**SELECTION**
• • • •

To increase hot start, Android userspace manages the order that apps
should be killed in a process called ActivityManagerService.
ActivityManagerService tracks every Android app or service that the user
could be interacting with at any time and translates that into a ranked
list for lmkd(low memory killer daemon).  They are likely to be killed by
lmkd if the system has to reclaim memory.  In that sense they are similar
to entries in any other cache.  Those apps are kept alive for
opportunistic performance improvements but those performance improvements
will vary based on the memory requirements of individual workloads.

- Problem

Naturally, cached apps were dominant consumers of memory on the system.
However, they were not significant consumers of swap even though they are
good candidate for swap.  Under investigation, swapping out only begins
once the low zone watermark is hit and kswapd wakes up, but the overall
allocation rate in the system might trip lmkd thresholds and cause a
cached process to be killed(we measured performance swapping out vs.
zapping the memory by killing a process.  Unsurprisingly, zapping is 10x
times faster even though we use zram which is much faster than real
storage) so kill from lmkd will often satisfy the high zone watermark,
resulting in very few pages actually being moved to swap.

- Approach

The approach we chose was to use a new interface to allow userspace to
proactively reclaim entire processes by leveraging platform information.
This allowed us to bypass the inaccuracy of the kernel’s LRUs for pages
that are known to be cold from userspace and to avoid races with lmkd by
reclaiming apps as soon as they entered the cached state.  Additionally,
it could provide many chances for platform to use much information to
optimize memory efficiency.

To achieve the goal, the patchset introduce two new options for madvise.
One is MADV_COLD which will deactivate activated pages and the other is
MADV_PAGEOUT which will reclaim private pages instantly.  These new
options complement MADV_DONTNEED and MADV_FREE by adding non-destructive
ways to gain some free memory space.  MADV_PAGEOUT is similar to
MADV_DONTNEED in a way that it hints the kernel that memory region is not
currently needed and should be reclaimed immediately; MADV_COLD is similar
to MADV_FREE in a way that it hints the kernel that memory region is not
currently needed and should be reclaimed when memory pressure rises.

• • • •

(Records of scene questions)
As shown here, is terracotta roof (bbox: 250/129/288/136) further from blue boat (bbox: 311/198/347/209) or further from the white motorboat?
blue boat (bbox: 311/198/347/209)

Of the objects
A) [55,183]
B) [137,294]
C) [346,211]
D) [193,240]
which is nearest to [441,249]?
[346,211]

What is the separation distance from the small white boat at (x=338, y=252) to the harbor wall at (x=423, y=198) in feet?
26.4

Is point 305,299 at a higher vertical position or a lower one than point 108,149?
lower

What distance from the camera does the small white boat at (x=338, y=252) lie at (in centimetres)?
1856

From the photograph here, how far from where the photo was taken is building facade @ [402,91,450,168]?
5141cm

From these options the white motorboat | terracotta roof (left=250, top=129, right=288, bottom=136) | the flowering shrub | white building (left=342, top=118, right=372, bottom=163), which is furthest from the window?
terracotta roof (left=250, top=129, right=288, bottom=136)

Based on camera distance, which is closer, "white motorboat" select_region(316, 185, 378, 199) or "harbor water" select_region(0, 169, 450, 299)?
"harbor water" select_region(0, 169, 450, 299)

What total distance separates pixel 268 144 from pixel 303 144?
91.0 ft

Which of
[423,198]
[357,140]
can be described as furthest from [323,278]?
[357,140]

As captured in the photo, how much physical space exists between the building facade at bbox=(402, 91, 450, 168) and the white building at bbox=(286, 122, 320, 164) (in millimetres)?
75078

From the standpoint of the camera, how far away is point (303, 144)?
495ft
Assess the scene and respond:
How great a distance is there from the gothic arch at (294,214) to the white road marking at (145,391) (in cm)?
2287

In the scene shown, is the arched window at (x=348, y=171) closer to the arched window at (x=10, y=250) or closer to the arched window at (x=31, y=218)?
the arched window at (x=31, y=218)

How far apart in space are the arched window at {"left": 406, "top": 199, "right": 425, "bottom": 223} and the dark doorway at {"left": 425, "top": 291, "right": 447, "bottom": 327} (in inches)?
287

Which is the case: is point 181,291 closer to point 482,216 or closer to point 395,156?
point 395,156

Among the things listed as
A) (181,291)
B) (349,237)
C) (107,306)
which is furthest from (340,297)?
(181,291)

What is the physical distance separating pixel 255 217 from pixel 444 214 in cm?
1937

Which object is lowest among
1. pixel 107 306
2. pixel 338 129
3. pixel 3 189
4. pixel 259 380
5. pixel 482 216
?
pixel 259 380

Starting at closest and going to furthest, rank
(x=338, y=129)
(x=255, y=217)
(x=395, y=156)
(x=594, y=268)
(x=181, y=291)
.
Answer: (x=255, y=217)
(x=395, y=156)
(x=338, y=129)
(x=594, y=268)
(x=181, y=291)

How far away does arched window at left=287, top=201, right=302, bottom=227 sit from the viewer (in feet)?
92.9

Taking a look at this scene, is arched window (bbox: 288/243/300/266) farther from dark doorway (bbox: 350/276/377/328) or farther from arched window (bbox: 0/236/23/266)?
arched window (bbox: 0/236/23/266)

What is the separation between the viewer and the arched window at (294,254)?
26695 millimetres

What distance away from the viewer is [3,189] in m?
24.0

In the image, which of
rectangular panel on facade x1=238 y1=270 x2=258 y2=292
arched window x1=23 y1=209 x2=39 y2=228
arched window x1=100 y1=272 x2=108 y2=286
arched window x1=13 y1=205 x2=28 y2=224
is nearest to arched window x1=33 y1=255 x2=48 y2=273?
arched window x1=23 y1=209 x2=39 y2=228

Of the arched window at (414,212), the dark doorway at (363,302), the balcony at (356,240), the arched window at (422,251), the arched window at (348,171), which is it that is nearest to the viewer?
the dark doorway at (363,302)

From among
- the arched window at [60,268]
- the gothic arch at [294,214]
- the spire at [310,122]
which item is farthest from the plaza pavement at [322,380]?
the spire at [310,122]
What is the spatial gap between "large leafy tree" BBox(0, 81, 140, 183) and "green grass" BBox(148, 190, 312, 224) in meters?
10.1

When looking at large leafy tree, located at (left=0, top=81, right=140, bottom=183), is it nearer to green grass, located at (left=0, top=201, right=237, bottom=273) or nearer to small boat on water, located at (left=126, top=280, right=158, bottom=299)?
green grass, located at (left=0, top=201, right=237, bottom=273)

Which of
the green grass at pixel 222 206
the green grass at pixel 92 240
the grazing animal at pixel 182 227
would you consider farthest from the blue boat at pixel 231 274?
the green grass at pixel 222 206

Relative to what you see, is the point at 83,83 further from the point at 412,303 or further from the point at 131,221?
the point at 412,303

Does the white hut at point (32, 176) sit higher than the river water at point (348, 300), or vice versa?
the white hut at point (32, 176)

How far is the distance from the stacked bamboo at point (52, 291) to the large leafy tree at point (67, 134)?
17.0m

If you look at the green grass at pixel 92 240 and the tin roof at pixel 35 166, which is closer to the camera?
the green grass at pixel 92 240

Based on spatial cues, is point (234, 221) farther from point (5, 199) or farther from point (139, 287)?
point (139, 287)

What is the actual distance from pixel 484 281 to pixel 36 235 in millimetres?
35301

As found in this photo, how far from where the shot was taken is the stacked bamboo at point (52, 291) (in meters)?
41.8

• • • •

**REQUIRED TASKS**
1. Quote the stretch of the memory-reclaim text from "However, they were" through "leveraging platform information.".
2. Count the lines of the records that contain the string "taken", and give only the number.
The text about memory reclaim and the records are unrelated to each other.

**EXERCISE RESULTS**
1.
However, they were not significant consumers of swap even though they are
good candidate for swap.  Under investigation, swapping out only begins
once the low zone watermark is hit and kswapd wakes up, but the overall
allocation rate in the system might trip lmkd thresholds and cause a
cached process to be killed(we measured performance swapping out vs.
zapping the memory by killing a process.  Unsurprisingly, zapping is 10x
times faster even though we use zram which is much faster than real
storage) so kill from lmkd will often satisfy the high zone watermark,
resulting in very few pages actually being moved to swap.

- Approach

The approach we chose was to use a new interface to allow userspace to
proactively reclaim entire processes by leveraging platform information.

2. 2